All those heavily branded and marketed ‘special cleaners’ which are expensive and come in lots of plastic bottles are in many cases a con. They are simply products like bicarbonate of soda, bleach and vinegar processed to remove the smells and give them a thicker consistency. The processing is bad for the environment and they are often a weaker cleaner than the original less processed version. You can do an excellent clean of virtually everything in your home with vinegar and bicarbonate of soda which you can buy very cheaply in bulk in recyclable packaging. A bit of bleach and boiling water will do the job for kitchen worktops and loos.

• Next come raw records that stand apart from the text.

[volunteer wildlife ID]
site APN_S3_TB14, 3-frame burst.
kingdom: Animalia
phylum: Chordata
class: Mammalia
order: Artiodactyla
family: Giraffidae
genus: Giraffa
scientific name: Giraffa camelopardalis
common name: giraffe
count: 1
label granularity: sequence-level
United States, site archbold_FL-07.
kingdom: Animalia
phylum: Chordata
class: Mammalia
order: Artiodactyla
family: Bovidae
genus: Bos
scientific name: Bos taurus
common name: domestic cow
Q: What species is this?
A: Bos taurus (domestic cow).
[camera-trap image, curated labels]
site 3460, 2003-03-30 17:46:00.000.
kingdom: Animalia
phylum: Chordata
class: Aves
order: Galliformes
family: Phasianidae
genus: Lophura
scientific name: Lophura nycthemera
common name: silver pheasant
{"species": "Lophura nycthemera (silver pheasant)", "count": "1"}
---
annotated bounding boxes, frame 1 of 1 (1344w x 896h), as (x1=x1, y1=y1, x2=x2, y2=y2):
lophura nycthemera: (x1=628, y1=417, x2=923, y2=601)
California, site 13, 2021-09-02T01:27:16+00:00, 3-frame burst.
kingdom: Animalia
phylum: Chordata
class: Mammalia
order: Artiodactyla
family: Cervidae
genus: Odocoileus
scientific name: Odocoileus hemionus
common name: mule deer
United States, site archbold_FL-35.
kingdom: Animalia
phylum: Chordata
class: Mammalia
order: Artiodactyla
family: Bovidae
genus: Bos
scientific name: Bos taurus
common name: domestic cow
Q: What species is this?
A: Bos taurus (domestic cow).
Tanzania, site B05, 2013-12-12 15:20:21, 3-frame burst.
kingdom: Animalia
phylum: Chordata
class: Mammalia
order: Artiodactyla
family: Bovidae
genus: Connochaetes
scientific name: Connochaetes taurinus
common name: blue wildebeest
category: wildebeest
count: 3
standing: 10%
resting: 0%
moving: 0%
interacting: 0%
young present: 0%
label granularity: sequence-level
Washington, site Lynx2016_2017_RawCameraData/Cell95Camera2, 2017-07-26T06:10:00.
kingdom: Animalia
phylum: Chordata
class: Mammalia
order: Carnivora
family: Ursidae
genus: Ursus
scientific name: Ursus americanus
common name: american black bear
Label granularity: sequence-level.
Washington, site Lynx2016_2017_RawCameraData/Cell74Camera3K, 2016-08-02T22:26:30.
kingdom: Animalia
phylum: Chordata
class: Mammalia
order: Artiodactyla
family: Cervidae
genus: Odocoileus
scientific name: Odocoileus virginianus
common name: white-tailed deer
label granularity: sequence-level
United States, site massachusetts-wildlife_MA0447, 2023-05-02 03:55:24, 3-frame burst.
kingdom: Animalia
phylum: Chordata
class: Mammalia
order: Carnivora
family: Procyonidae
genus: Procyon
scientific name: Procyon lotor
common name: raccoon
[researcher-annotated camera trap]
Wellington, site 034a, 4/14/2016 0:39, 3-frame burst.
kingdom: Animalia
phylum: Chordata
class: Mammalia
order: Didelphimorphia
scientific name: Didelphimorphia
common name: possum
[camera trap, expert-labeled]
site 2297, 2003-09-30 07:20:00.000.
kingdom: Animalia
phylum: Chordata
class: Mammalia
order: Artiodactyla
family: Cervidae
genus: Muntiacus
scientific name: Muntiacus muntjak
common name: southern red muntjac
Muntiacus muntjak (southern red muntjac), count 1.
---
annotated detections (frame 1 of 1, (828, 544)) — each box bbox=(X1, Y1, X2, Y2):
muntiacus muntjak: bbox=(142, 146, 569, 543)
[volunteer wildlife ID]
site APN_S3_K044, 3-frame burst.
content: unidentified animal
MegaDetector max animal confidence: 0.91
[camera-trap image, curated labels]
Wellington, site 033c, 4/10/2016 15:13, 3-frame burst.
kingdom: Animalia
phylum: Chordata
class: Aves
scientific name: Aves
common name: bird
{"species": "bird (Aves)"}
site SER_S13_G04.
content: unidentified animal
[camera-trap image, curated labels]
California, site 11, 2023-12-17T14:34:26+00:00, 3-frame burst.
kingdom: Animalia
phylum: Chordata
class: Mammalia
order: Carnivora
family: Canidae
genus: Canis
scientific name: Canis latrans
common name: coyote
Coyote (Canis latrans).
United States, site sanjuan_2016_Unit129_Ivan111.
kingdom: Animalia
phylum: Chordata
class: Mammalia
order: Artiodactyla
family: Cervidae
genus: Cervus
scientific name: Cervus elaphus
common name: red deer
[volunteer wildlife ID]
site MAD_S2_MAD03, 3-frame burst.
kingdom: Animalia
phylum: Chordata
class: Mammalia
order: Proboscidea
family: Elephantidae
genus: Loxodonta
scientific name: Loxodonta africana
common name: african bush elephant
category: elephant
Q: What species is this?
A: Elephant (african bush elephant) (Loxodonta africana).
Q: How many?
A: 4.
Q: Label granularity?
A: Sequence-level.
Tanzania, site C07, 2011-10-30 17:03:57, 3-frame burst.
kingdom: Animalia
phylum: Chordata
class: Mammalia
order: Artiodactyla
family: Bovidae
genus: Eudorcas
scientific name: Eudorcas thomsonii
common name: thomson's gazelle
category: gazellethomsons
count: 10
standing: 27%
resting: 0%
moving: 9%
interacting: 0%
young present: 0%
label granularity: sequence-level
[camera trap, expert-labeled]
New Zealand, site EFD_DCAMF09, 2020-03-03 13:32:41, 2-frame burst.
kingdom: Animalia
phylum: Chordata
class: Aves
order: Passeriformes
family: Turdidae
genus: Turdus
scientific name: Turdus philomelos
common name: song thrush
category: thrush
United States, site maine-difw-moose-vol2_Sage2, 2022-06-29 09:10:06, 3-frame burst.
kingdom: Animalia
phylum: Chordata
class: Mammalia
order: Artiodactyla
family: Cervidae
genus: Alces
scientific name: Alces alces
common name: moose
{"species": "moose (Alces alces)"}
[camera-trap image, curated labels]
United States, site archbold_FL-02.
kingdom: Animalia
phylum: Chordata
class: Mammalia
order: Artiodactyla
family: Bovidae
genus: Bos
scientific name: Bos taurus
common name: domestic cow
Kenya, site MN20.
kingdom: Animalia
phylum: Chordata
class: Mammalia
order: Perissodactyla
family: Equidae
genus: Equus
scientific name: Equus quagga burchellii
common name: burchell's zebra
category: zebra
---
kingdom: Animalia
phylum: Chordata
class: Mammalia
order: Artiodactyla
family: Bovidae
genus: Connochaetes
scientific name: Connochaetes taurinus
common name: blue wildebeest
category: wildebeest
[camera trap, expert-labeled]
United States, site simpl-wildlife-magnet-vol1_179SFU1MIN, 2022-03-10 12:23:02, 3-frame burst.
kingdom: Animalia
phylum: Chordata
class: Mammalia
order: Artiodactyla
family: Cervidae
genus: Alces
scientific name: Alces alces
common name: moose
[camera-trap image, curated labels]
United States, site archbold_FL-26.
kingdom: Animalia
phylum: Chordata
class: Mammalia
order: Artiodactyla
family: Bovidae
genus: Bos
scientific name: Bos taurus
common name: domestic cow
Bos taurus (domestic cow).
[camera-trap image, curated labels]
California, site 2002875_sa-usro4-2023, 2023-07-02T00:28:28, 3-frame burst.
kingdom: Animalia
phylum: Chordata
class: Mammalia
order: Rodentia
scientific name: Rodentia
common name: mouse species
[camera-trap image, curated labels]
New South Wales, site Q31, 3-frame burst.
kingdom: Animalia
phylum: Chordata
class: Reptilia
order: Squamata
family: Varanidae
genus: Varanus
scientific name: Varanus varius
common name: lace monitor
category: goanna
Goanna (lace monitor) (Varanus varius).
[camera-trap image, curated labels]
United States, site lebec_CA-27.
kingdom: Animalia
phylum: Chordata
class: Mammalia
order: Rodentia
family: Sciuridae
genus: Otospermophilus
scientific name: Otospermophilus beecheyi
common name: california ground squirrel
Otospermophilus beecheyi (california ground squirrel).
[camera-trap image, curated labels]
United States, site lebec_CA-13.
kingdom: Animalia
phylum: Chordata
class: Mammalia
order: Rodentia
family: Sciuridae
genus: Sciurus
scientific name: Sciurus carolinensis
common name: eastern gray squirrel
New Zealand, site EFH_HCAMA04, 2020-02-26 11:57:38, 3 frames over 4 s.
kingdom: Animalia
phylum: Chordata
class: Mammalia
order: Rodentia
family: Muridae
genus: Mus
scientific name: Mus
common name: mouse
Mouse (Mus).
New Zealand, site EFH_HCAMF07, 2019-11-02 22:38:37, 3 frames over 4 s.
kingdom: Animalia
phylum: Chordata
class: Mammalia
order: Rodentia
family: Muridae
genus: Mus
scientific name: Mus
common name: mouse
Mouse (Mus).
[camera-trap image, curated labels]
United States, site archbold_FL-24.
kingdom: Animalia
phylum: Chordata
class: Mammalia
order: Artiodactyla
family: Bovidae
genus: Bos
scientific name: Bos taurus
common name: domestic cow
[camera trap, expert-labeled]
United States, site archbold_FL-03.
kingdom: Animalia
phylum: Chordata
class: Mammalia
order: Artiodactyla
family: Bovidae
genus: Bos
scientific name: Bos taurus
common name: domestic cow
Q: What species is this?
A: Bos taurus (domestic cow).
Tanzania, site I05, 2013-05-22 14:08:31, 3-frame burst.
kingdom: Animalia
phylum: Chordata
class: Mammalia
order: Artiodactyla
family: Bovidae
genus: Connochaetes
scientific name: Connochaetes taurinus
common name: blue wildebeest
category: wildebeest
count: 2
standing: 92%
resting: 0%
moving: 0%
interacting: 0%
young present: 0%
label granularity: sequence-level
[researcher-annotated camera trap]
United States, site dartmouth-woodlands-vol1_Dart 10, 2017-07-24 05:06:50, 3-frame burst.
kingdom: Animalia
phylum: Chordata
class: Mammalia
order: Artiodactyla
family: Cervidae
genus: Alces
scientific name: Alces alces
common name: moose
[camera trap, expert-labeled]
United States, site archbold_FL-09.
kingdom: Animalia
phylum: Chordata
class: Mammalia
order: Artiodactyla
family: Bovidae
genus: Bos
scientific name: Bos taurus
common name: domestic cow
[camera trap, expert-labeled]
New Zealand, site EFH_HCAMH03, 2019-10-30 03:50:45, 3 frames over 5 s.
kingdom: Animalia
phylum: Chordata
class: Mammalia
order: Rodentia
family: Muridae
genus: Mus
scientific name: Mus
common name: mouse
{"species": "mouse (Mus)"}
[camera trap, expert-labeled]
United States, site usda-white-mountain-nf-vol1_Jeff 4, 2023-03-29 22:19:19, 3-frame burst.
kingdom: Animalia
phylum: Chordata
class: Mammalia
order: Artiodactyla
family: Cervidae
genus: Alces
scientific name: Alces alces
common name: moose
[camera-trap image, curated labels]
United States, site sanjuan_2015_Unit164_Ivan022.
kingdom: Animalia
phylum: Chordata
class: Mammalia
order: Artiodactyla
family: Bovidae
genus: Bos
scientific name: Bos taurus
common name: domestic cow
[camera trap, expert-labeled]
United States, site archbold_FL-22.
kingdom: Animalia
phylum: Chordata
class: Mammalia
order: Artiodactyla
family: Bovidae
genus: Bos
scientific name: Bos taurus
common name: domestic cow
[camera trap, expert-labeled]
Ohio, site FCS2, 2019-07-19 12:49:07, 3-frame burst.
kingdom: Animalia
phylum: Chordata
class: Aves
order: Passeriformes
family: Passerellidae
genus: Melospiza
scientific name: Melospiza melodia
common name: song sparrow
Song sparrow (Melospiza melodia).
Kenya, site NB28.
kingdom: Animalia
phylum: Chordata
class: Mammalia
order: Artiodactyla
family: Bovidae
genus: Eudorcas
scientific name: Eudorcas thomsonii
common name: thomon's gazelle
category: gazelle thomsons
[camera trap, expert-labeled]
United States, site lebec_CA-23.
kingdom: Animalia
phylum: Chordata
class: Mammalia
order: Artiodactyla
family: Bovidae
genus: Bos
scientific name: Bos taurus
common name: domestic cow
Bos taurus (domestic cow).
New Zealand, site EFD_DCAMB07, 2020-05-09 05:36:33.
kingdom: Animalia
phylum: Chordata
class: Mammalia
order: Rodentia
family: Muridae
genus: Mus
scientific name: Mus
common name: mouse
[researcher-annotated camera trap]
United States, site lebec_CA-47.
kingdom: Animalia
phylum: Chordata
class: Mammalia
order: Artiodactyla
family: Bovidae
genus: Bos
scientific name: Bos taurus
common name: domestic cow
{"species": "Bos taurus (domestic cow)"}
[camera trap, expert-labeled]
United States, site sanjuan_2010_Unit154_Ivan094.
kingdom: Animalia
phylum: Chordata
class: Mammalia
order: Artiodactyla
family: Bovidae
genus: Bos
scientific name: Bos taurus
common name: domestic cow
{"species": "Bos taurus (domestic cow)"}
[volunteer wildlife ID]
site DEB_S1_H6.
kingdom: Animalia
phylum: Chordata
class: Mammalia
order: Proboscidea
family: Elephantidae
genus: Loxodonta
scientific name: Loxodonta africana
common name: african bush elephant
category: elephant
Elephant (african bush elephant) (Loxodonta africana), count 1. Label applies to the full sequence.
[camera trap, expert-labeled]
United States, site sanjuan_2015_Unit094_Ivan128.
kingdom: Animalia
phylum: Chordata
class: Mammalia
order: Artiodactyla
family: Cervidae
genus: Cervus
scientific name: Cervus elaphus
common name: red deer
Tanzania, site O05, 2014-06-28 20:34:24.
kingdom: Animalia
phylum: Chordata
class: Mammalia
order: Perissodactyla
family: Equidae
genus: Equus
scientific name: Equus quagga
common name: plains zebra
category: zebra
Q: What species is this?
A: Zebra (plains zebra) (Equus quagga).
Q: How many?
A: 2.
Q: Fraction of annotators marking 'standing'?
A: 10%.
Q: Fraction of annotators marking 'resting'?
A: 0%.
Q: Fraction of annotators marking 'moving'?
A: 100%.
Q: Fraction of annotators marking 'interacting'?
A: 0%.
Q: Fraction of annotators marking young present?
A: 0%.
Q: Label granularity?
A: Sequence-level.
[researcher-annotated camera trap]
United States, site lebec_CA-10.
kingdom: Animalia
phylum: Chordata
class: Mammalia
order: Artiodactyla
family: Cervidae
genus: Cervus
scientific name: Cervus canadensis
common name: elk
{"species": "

Kettle descalers are expensive but all you have to do is put 100ml of vinegar with some water in your kettle, boil, leave for a minute and then run a brush around your kettle. Your kettle will look brand new. Then use the water in the kettle to descale your taps, showers and sinks. Stick a mug of vinegar in your dishwasher during a cycle and your dishwasher will be cleaned and descaled.

Bicarbonate of soda will deodorise carpets, rugs and bedding. Just sprinkle some on, leave for 5 minutes and then vacuum it up. This will also deodorise your vacuum. You can use bicarb and a bit of water to create a very effective cleaner for greasy, soapy or dried-on dirt. Bicarb is also the best thing to use to clean sinks.

Again the golden rule is don’t waste anything. Use all those toiletries that you have bought and been given before you buy more. Don’t use lots more soap and shampoo than you need and stop buying liquid soaps as hard bars are much more economical and use less packaging.

Clothes

Stop buying all those cheap nasty high fashion clothes that you never wear anyway. Oh so it isn’t a waste because you dump them at a charity shops door I hear you cry! What on earth is Oxfam going to do with a bright green boob tube or a sequinned mini skirt – not exactly winter wear for the homeless is it!

Celebs, magazines and clothes shops have us all believing we need to treat ourselves to each seasons ‘key pieces’ and is somehow an essential part of women’s empowerment. Of course this is not true, it’s just another marketing ploy to separate you from your money.

Buy less, wear what you have, and only buy what you need.